The best books about sports are seldom just about sports. Instead, they tell stories about individuals who overcame enormous challenges to achieve primacy in an ultra-competitive, ultra-public setting.
Conflict reveals character, and sports is constant conflict.
Ever wonder where the word agony comes from?
It comes from the Greek word agon, meaning competition or contest.
If you’ve ever attended a close game or match, then you are in agony, just like the players.
That’s why we love sports.
I just read two sports memoirs and the parallels between those books are not hard to discern.
First is All In, by tennis legend Billie Jean King, and second is I Came As a Shadow, by legendary Georgetown basketball coach John Thompson.
Billie Jean King grew up in suburban post-war Southern California and in a working-class family with little money for extras.

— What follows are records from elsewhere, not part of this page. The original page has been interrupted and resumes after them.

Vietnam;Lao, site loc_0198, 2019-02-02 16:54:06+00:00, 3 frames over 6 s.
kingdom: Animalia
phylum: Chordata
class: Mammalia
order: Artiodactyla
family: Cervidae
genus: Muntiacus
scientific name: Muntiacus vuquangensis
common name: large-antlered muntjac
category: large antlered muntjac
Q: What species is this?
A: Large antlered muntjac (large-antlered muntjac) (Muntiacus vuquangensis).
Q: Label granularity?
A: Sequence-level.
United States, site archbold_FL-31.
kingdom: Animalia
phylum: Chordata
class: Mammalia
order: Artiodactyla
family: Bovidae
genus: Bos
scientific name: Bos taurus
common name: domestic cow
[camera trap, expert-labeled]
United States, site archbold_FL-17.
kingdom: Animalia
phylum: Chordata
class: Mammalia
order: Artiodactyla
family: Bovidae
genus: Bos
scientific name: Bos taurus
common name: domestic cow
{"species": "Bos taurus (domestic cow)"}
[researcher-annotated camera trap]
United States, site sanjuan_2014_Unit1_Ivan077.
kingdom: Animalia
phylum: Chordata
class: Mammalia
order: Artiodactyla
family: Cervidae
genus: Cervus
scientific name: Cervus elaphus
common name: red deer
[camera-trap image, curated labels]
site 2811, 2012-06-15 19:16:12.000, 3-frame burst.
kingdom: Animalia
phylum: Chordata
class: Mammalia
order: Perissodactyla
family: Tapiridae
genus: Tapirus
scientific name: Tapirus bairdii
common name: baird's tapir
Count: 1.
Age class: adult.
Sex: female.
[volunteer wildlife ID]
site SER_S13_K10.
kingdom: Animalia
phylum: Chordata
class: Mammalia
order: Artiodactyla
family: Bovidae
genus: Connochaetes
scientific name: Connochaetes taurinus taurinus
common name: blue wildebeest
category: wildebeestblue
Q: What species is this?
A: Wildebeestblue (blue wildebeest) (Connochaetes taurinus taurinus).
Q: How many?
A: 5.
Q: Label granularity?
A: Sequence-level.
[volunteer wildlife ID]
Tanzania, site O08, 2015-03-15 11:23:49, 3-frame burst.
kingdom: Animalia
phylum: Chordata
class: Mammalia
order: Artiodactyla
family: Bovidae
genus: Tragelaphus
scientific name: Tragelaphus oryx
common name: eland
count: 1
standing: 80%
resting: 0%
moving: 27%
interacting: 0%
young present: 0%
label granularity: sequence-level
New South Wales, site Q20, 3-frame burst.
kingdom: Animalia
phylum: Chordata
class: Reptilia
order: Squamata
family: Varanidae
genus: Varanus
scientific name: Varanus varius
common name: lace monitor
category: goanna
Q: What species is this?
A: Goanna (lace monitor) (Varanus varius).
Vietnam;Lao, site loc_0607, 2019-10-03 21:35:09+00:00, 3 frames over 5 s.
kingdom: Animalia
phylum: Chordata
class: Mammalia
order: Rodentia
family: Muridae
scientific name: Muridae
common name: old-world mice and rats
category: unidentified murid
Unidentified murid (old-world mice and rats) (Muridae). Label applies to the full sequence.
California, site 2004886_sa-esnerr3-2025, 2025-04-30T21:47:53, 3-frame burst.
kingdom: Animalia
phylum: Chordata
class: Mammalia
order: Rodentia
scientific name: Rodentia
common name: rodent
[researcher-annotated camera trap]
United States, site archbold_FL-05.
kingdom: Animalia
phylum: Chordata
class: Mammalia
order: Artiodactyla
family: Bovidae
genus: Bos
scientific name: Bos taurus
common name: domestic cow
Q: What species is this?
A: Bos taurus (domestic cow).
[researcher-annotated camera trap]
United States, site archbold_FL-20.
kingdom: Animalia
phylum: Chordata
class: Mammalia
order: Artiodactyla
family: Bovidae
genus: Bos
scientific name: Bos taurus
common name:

Hardly the sort of privileged upbringing we associate with tennis stars.
Instead, King tells the story of how she scrambled for every opportunity to improve her game and rise up in the rankings.
She didn’t go looking for social or political causes; those causes found her.
Specifically, she was outraged by the fact that women received only pennies on the dollar for winning competitions, compared with the men.
She also had to come with the growing awareness that she was gay at the time when being outed as a lesbian could easily have sunk her career.
The high-water mark of her story is the fabled match against former Wimbledon champion and outrageous male chauvinist Bobby Riggs, which put paid to the notion that women couldn’t compete on the highest stage with men.
John Thompson grew up in a working-class family in an all-Black neighborhood in Washington DC.
His Catholic nun instructors put him in the “baby row” of his elementary school class, giving him the message that he was stupid.
He was smart as hell; he just couldn’t read.
Thompson, like King, had to overcome a lack of money and opportunity to become successful at basketball, first as a player at Providence College, then as a backup with the Bill Russel-led mid 1960s Celtics, and then as a coach at Georgetown.
Although he would go on to coach Patrick Ewing, Dikembe Mutombo, and Allen Iverson, the high-water mark of Thompson’s career was the NCAA finals in 1984.
Like King, Thompson became a trailblazer, an outspoken social critic, and a lightning rod inside and outside his sport.
These books aren’t about sets won or points made; they are profiles in courage and they remind us that hard-won gains only occur when courageous people step up.
King and Thompson, at first glance, have nothing in common: a petite white woman who doesn’t appear especially athletic, and a six-foot-ten Black man who did.
But don’t let the exteriors fool you.
Their hearts and souls are neatly matched.
Order both books and take a couple of journeys into the interior of two complex and fascinating human beings, a journey through a changing society where acceptance arrives but never easily or fully.
And yes, you’ll also get to read about sports.